108th Governor of Tabasco
- In office 28 January 1992 – 31 December 1994
- Preceded by: Salvador Neme Castillo [es]
- Succeeded by: Roberto Madrazo

Member of the Senate of the Republic of Mexico for Tabasco
- In office 1 November 1991 – 28 January 1992
- Preceded by: Roberto Madrazo
- Succeeded by: Alberto Camarena López

Member of the Chamber of Deputies of Mexico
- In office 1 September 1985 – 31 August 1988
- Preceded by: Pedro Luis Bartilotti Perea [es]
- Succeeded by: Jaime Guillermo Aviña Zepeda
- Constituency: 1st federal electoral district of the Federal District
- In office 1 September 1964 – 31 August 1967
- Preceded by: Manuel Rafael Mora Martínez [es]
- Succeeded by: Mario Trujillo García
- Constituency: 1st federal electoral district of Tabasco

Personal details
- Born: 31 October 1931 Villahermosa, Tabasco, Mexico
- Died: 11 April 2026 (aged 94)
- Party: PRI
- Occupation: Lawyer

= Manuel Gurría Ordóñez =

Mexican politician (1931–2026)

Manuel Gurría Ordóñez (31 October 1931 – 11 April 2026) was a Mexican politician affiliated with the Institutional Revolutionary Party (PRI).
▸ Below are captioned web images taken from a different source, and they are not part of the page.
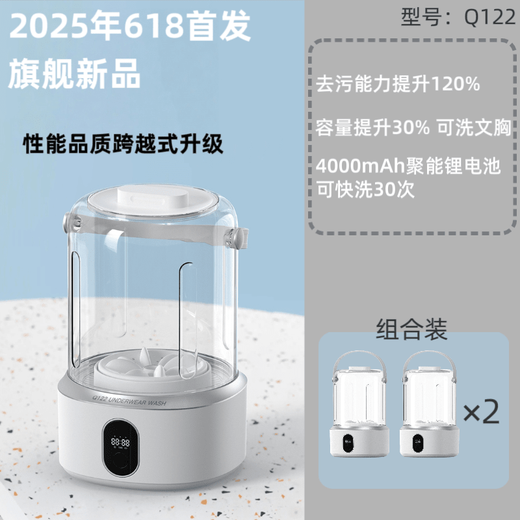 Xiaomi Youpin Underwear Laundry Cup Underwear and Socks Washing Machine Fully Automatic Small Special Lazy Artifact Mini Mini Combo Special Offer 2 Packs Wash Underwear and Socks Separately + Avoid Cross-Infection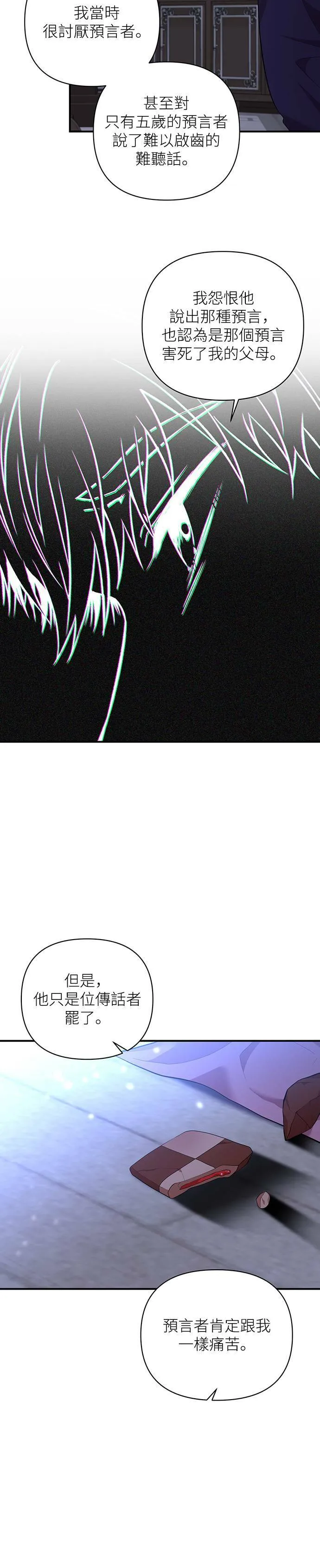 第54话 第20页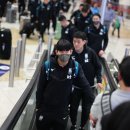 한창미트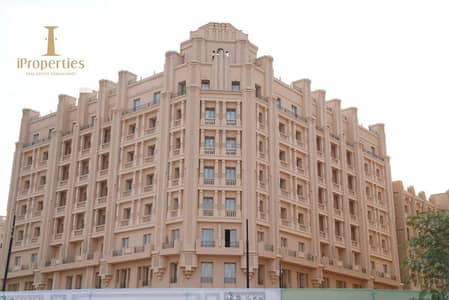 استلم فورى شقة مساحة كبير 263م متشطبة بالتكيفات فى حى R5 فى العاصمة الجديدة و فيو على لاندسكيب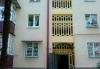 Квартира в Центре Сочи превью 970864.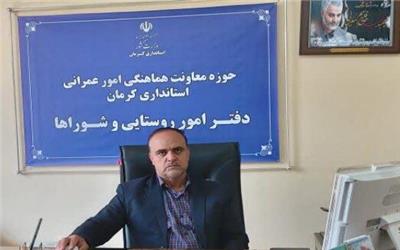 336 طرح روستاییِ استان کرمان در هفته ملی روستا افتتاح می‌شود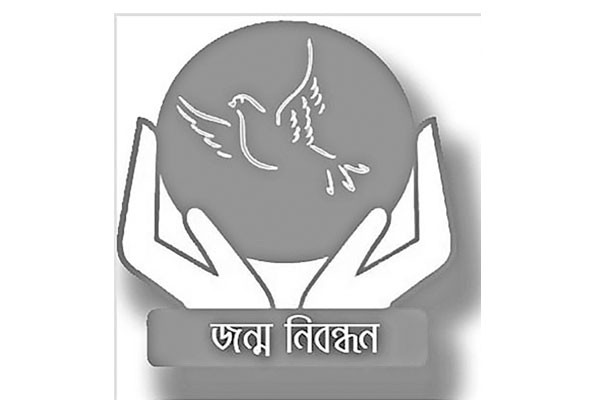 জন্মনিবন্ধনের বাইরে দরিদ্র-প্রান্তিক শিশুরা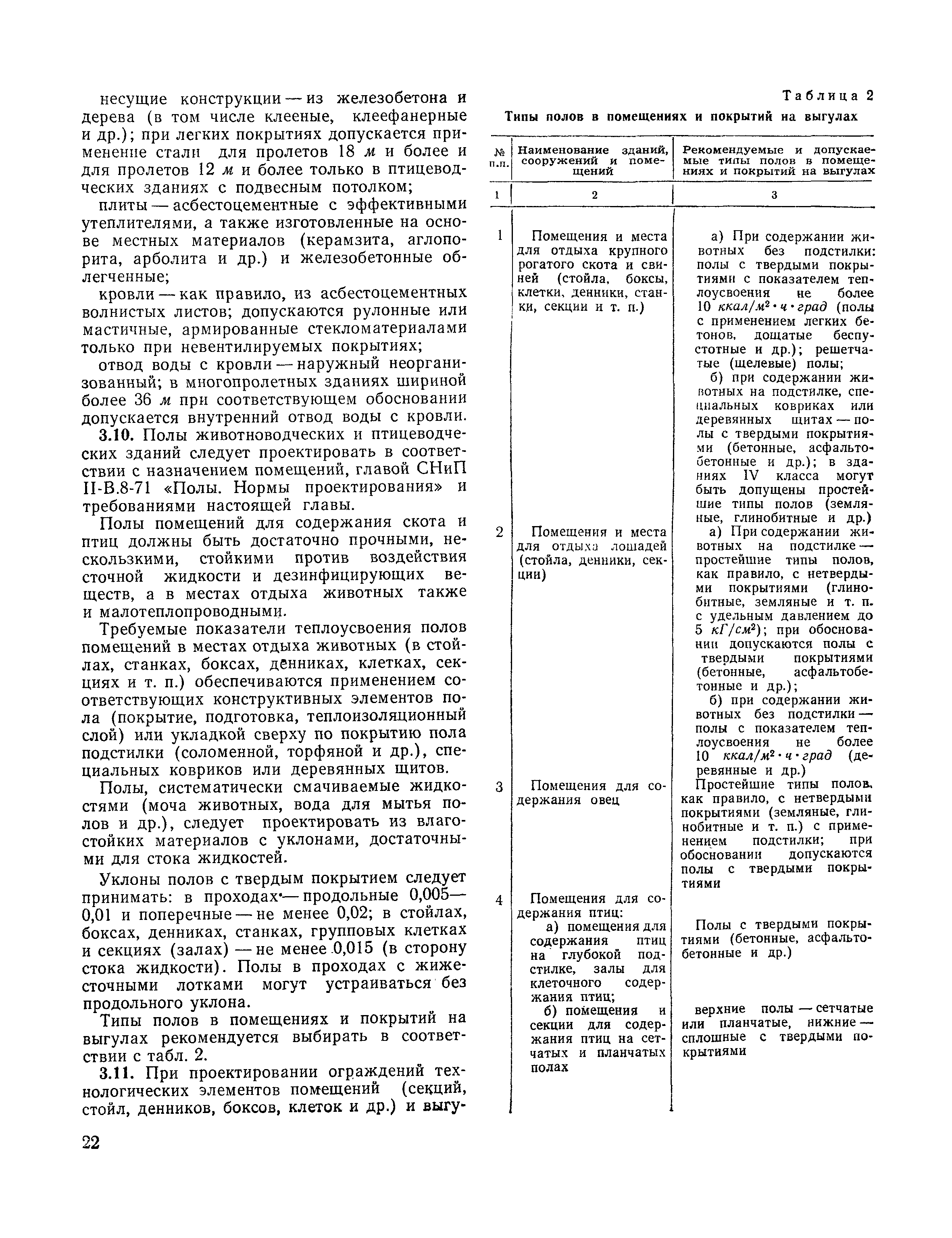 СНиП II-Н.3-69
A native of the state of Tabasco, he served in the Chamber of Deputies from 1964 to 1967 (Tabasco's 1st) and from 1985 to 1988 (Federal District's 1st). He was a Senator for Tabasco from 1991 to 1992 and served as governor of Tabasco from 1992 to 1994, completing the term of Salvador Neme Castillo.

Gurría died on 11 April 2026, at the age of 94.